You are viewing a plain text version of this content. The canonical link for it is here.
Posted to solr-user@lucene.apache.org by Memory Makers <me...@gmail.com> on 2011/10/25 16:27:12 UTC
Points to processing hastags
Greetings,
I am trying to index hashtags from twitter -- so they are tokens that start
with a # symbol and can have any number of alpha numeric characters.
Examples:
1. #jane
2. #Jane
3. #Jane!
At a high level I'd like to be able to:
1. differentiate between say #jane and #jane!
2. differentiate between a hashtag such as #jane and a regular text token
jane
3. ask for variation on #jane -- by this I mean #jane? #jane!!! #jane!?!??
are all variations of jane
I'd appreciate points to what my considerations should be when I attempt to
do the above.
Thanks,
MM.
RE: Points to processing hastags
Posted by "Jaeger, Jay - DOT" <Ja...@dot.wi.gov>.

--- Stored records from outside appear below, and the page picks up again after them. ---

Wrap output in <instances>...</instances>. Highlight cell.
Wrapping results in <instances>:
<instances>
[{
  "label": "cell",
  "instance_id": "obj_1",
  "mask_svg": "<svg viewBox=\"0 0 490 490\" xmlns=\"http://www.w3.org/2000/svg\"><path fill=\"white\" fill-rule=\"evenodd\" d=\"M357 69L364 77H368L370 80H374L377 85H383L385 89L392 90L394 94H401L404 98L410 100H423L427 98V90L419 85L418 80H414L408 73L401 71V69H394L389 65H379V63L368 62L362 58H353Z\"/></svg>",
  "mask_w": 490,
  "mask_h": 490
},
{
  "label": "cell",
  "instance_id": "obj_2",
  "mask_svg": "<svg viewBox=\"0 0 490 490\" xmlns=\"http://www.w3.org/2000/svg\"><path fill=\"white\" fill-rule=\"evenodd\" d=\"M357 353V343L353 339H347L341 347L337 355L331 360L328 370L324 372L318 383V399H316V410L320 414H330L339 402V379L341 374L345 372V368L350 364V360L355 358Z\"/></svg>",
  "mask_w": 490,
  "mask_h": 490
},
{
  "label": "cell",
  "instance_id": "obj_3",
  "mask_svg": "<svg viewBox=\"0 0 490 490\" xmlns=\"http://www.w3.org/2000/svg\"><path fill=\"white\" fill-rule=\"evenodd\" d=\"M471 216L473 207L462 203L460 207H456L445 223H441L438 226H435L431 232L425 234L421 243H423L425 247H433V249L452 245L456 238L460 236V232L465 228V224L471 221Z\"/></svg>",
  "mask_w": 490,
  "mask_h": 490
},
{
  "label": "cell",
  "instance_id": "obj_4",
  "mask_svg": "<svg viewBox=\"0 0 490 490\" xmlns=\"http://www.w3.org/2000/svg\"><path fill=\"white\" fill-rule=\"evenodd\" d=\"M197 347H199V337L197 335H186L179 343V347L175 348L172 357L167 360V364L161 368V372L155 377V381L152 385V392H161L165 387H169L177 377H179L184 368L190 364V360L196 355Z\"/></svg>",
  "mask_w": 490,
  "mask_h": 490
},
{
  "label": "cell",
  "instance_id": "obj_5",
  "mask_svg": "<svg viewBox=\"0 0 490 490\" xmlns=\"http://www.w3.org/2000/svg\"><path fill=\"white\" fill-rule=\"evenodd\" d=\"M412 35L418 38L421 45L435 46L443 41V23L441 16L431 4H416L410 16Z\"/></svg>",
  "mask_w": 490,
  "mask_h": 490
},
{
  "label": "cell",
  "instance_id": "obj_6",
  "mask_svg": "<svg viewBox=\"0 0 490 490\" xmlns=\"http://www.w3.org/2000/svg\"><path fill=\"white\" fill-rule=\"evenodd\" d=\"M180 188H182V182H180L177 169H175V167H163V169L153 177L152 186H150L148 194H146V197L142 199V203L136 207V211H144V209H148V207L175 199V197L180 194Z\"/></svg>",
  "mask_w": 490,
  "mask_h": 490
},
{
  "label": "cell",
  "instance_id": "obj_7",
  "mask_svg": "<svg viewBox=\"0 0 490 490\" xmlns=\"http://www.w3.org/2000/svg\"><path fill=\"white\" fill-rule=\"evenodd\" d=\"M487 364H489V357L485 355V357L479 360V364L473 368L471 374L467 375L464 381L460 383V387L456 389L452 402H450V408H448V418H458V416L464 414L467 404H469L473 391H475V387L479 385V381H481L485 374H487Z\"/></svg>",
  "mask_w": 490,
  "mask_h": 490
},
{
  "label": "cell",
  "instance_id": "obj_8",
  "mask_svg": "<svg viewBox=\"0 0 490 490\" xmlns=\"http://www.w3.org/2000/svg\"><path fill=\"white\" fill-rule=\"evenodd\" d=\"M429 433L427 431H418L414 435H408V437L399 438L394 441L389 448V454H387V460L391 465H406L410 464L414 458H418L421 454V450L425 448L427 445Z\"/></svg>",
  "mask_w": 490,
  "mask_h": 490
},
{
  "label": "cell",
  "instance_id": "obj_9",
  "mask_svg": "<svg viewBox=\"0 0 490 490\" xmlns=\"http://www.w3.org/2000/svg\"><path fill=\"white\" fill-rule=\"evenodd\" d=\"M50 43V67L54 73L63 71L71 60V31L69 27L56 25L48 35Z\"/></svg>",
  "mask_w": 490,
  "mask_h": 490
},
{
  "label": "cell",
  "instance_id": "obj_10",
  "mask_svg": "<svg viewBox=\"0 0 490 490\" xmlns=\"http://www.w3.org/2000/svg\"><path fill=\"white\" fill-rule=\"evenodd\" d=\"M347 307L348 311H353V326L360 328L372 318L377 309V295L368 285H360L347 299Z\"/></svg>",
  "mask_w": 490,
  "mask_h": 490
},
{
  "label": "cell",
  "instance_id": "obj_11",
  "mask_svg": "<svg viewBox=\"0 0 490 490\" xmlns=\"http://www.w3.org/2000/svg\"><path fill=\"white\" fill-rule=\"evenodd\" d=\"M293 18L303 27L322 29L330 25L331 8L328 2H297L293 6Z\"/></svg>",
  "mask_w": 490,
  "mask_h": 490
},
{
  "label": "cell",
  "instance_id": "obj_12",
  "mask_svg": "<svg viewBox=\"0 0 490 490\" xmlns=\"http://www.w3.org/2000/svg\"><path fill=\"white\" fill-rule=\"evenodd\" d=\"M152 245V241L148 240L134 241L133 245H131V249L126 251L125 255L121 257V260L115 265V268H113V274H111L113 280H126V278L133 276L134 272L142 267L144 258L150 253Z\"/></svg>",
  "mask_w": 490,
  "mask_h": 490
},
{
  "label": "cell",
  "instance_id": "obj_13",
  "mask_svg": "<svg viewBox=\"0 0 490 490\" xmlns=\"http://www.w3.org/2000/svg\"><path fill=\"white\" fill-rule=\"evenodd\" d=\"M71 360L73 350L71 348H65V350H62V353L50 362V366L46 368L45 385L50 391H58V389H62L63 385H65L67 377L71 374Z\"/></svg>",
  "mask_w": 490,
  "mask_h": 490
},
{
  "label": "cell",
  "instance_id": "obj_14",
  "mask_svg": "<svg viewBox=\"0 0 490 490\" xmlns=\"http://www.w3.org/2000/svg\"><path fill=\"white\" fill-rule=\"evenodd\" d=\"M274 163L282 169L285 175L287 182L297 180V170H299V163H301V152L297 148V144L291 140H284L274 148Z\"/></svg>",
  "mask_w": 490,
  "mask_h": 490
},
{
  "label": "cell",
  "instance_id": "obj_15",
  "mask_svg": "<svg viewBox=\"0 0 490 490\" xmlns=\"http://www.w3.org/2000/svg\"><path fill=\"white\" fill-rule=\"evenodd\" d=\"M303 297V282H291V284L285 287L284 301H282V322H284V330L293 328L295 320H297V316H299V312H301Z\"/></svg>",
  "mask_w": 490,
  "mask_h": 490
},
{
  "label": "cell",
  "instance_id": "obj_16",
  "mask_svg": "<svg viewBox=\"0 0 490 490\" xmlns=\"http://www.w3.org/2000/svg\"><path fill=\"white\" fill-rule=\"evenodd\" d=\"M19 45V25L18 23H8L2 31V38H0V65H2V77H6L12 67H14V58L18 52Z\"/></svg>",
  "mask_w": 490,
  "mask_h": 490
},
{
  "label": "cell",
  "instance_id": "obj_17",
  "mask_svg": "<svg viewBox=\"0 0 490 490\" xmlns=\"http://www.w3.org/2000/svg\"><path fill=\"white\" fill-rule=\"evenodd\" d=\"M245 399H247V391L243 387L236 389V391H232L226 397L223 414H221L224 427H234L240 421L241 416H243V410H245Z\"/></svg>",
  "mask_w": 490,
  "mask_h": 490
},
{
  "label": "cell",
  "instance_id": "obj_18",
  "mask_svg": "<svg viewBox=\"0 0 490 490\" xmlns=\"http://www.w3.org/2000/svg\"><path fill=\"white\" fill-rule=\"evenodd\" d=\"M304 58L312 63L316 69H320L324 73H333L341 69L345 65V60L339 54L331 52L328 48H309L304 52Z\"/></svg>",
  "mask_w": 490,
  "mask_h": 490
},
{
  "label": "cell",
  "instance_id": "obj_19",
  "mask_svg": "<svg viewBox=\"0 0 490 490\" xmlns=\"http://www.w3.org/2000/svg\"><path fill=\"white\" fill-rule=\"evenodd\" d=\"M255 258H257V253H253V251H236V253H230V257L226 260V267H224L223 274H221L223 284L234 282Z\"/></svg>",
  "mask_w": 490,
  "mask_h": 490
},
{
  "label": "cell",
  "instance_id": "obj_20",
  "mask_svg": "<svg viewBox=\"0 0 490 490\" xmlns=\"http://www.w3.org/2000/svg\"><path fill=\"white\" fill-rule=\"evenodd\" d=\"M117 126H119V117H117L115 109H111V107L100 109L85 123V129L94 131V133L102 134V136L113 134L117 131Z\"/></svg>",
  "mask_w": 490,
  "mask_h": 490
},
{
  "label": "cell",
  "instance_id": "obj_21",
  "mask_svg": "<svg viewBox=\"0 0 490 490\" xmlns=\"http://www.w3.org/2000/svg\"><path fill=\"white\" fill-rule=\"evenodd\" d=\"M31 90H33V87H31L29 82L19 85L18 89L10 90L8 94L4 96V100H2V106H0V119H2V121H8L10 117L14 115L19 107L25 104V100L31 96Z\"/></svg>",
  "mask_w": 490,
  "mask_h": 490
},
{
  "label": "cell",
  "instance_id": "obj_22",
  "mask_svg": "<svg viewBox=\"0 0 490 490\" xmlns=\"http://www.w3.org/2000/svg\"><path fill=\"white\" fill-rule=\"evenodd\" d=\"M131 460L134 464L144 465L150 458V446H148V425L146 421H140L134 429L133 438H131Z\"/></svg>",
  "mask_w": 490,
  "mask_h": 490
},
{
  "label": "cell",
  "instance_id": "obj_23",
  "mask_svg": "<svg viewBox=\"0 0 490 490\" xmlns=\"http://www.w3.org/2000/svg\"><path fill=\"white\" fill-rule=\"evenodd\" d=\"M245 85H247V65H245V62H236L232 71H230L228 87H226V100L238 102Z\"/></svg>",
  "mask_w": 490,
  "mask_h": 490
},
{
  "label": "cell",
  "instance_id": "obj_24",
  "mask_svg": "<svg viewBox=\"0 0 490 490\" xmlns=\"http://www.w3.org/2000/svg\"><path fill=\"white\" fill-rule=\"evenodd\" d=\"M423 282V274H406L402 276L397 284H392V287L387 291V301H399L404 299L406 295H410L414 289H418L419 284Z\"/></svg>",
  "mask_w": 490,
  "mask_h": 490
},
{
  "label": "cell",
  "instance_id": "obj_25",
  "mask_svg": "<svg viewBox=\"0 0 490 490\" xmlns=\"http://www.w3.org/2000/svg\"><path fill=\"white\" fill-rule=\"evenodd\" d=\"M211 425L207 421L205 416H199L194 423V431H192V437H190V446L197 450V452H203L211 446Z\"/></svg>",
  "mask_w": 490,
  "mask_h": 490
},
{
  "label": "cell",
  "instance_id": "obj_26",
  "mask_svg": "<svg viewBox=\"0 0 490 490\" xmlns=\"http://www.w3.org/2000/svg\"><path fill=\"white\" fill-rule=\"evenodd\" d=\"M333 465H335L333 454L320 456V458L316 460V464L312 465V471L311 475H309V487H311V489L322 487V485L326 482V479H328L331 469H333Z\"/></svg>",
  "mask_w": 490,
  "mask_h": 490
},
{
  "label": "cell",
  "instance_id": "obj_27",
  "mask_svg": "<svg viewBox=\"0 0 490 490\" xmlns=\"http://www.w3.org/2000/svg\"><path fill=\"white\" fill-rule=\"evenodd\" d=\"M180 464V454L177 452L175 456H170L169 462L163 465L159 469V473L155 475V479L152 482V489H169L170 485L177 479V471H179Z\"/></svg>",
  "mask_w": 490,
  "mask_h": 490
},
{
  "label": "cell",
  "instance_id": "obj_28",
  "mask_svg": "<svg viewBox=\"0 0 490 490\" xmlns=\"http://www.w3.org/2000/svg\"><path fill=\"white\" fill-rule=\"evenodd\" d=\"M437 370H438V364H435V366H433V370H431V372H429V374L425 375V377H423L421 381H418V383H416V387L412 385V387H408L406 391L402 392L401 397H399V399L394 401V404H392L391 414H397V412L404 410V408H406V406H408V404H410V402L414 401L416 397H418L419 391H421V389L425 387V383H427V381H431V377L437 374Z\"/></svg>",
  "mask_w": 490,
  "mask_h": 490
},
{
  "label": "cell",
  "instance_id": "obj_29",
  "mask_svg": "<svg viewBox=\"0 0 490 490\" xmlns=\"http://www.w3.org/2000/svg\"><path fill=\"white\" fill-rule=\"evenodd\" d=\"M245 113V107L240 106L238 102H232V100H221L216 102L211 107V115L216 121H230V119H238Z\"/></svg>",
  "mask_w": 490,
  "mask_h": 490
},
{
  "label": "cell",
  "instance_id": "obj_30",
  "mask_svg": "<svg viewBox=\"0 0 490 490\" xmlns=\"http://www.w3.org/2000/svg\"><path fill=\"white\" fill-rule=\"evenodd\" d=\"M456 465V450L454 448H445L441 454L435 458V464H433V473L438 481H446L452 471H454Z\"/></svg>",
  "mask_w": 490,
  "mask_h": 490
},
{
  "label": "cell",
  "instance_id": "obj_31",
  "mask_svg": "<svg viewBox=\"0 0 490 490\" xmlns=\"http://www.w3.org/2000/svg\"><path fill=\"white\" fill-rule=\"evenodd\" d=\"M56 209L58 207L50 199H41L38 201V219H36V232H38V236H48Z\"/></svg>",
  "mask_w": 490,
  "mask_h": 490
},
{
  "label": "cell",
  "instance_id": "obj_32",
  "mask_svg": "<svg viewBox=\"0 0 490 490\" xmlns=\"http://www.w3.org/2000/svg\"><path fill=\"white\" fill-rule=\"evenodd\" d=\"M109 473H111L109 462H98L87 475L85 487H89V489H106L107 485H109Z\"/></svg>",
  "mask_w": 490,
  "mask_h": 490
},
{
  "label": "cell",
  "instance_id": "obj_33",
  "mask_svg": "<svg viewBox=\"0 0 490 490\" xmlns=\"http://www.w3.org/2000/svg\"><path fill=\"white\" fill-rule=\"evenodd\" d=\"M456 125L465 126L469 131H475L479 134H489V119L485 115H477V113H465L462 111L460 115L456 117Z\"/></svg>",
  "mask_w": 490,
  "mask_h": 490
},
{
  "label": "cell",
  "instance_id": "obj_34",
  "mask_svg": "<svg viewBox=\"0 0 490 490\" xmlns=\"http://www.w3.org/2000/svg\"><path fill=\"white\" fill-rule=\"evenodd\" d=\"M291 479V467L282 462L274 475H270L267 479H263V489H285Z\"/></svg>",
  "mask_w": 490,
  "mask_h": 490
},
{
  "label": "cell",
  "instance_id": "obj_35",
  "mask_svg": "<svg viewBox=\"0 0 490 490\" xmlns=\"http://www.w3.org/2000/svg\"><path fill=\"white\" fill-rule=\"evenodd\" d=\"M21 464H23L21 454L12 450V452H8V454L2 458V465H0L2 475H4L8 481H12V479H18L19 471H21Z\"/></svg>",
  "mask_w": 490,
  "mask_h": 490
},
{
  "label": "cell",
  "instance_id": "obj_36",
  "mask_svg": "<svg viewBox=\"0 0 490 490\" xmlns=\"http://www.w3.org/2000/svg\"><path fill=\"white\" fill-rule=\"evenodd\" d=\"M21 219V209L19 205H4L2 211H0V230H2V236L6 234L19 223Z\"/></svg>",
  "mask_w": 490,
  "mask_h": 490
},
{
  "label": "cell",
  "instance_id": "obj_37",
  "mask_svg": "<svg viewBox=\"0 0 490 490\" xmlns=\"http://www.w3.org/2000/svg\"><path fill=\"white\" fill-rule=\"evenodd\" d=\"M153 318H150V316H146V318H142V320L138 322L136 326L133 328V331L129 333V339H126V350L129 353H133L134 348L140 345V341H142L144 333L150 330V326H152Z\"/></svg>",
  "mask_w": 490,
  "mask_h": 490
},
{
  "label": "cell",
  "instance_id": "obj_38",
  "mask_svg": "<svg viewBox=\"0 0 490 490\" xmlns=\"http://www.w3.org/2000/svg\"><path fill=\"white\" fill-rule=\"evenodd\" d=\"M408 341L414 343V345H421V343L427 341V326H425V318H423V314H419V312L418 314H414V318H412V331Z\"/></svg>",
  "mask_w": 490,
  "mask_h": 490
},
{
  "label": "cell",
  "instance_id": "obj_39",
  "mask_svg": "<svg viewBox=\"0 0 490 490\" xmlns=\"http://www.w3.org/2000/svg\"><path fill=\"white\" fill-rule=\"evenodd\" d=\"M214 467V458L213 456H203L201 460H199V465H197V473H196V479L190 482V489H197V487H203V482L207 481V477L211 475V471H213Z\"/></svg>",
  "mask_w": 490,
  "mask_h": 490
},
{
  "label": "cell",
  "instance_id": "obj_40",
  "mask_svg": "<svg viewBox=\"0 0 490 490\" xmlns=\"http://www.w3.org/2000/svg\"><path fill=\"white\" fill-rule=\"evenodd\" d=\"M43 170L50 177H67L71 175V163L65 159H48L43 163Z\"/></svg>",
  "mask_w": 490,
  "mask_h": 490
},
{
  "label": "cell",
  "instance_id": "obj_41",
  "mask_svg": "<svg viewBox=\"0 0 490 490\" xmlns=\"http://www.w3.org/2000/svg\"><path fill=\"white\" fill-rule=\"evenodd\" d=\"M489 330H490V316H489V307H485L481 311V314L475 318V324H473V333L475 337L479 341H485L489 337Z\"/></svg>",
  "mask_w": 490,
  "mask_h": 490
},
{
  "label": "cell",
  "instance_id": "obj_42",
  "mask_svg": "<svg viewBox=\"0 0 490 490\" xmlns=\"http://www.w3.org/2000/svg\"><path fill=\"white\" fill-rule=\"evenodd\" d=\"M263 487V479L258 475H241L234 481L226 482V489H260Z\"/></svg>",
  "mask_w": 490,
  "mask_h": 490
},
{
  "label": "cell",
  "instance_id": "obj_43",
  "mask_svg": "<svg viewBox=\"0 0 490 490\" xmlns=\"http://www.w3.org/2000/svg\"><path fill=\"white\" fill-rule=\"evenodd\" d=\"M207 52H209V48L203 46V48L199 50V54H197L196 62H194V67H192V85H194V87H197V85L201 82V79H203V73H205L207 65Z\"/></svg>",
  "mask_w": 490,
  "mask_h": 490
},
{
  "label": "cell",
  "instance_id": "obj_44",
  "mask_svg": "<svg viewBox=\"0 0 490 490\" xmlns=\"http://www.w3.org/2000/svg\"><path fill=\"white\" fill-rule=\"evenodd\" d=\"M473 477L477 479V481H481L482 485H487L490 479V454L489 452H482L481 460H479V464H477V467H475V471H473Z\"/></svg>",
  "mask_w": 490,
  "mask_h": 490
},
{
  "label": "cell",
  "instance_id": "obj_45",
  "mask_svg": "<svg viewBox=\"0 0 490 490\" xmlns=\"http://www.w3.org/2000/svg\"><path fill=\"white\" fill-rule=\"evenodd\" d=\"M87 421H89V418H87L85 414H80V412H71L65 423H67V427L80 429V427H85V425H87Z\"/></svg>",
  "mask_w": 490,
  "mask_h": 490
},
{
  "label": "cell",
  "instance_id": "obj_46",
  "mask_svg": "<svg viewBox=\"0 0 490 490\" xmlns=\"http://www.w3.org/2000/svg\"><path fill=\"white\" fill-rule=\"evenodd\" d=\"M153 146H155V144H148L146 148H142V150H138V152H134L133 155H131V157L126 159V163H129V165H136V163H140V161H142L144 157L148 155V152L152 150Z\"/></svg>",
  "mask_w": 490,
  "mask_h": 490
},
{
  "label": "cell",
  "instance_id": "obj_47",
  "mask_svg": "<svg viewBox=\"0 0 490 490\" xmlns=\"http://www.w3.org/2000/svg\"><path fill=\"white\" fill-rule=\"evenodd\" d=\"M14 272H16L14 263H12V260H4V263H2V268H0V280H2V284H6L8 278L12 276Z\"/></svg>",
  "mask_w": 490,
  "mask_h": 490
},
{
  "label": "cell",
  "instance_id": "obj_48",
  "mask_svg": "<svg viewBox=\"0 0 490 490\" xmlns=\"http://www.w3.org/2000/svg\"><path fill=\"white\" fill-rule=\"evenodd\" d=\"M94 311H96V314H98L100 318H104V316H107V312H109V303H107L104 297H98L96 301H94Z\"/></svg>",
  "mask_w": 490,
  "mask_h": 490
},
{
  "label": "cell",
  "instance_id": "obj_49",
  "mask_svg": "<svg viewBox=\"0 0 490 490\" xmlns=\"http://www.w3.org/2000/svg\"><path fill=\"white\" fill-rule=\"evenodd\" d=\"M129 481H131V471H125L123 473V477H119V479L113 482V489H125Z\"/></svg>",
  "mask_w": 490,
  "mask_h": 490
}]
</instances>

Sounds like a possible application of solr.PatternTokenizerFactory
http://lucene.apache.org/solr/api/org/apache/solr/analysis/PatternTokenizerFactory.html
You could use copyField to copy the entire string to a separate field (or set of fields) that are processed by patterns.
JRJ
-----Original Message-----
From: Memory Makers [mailto:memmakersorg@gmail.com]
Sent: Tuesday, October 25, 2011 9:27 AM
To: solr-user@lucene.apache.org
Subject: Points to processing hastags
Greetings,
I am trying to index hashtags from twitter -- so they are tokens that start
with a # symbol and can have any number of alpha numeric characters.
Examples:
1. #jane
2. #Jane
3. #Jane!
At a high level I'd like to be able to:
1. differentiate between say #jane and #jane!
2. differentiate between a hashtag such as #jane and a regular text token
jane
3. ask for variation on #jane -- by this I mean #jane? #jane!!! #jane!?!??
are all variations of jane
I'd appreciate points to what my considerations should be when I attempt to
do the above.
Thanks,
MM.